When I complained a couple of days ago about people who misrepresent Maimonides as a proto-Darwinist, then cited a newish biography by Joel Kraemer on the subject as solid evidence that Maimonides would be an intelligent-design advocate and that the issue was for him the most important of philosophical and scientific questions, reader Anderson complained in turn that I was attacking a straw man:

You should be able to link to several examples of people making this or a very similar argument. You shouldn’t have to create a straw-man version of it.
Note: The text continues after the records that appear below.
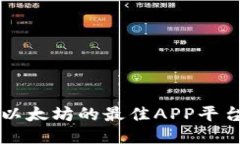 购买以太坊的最佳APP平台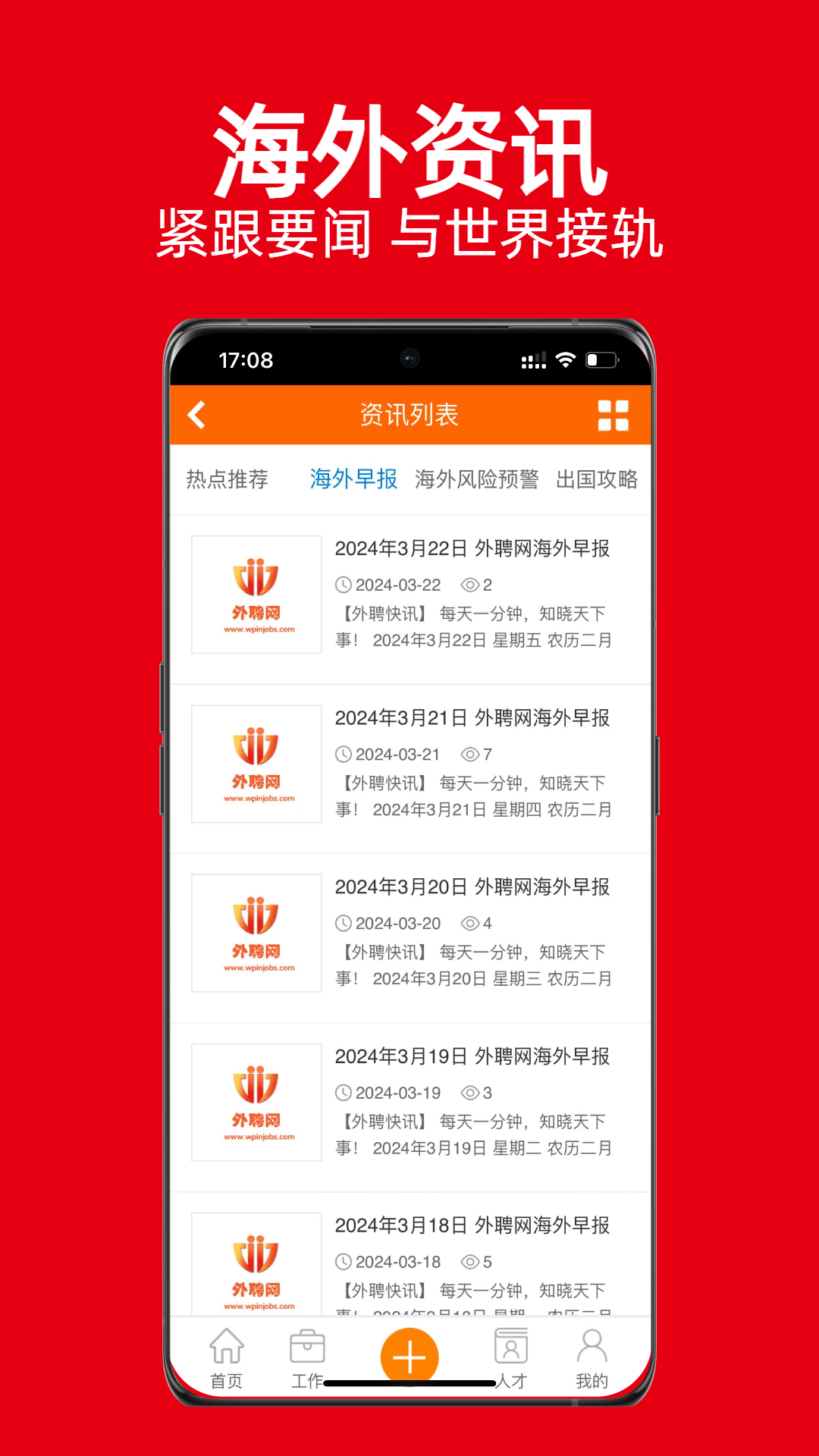 外聘网-出国工作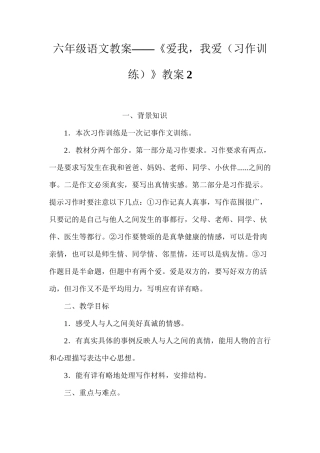 六年级语文教案——《爱我，我爱（习作训练）》教案2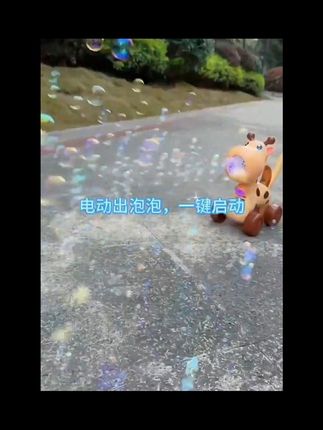 宝宝户外新宠!手推泡泡机让散步变成欢乐派对! 孩子走路总没动力?试试这款能吹出泡泡的手推车!#当我用大嘴鸟变声器玩说唱#苏超有自己的jellycat#被男朋友家的摆设萌到了#柯迷无法拒绝的绝美谷子#最适合打工人的小夜灯出现了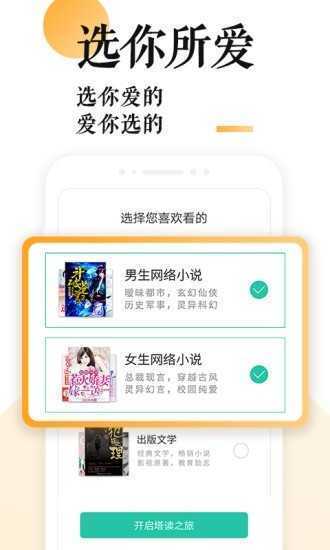 po18书屋2024  v1.4.0图3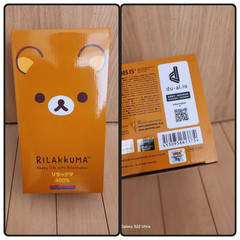 BE@RBRICK Rilakkuma 400% Medicom Toy Figure For 6 Years Old and Up From Japan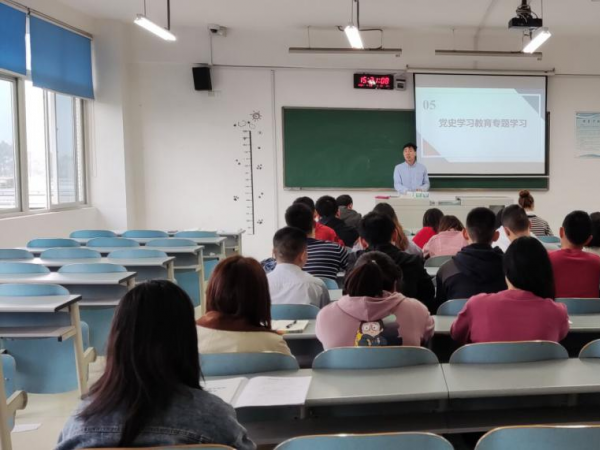 轨道交通学院组织党史学习教育专题学习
Your wish, Anderson, is my command. Just yesterday a colleague sent me this from Obama’s favorite pro-choice Evangelical Christian, Francis Collins, speaking at a Pew Forum conference:

Basically, if you look at Judaism and Islam, you will find a range of views about origin. Certainly in Judaism, conservative and reform Jews are generally accepting of evolution, and a lot of Orthodox Jews are as well. Maimonides is often cited here as a reason to assume that if you have a conflict between science and the Torah, there’s been an error and a misinterpretation, not that science is evil.

There you have it. According to Maimonides, our understanding of Torah must yield before anything scientists happen to say at a given moment.
I believe this egregious misunderstanding, resulting from a sloppy reading of a chapter in the Guide of the Perplexed (2:25), was either originated or decisively advanced several years ago by Leon Wieseltier in The New Republic.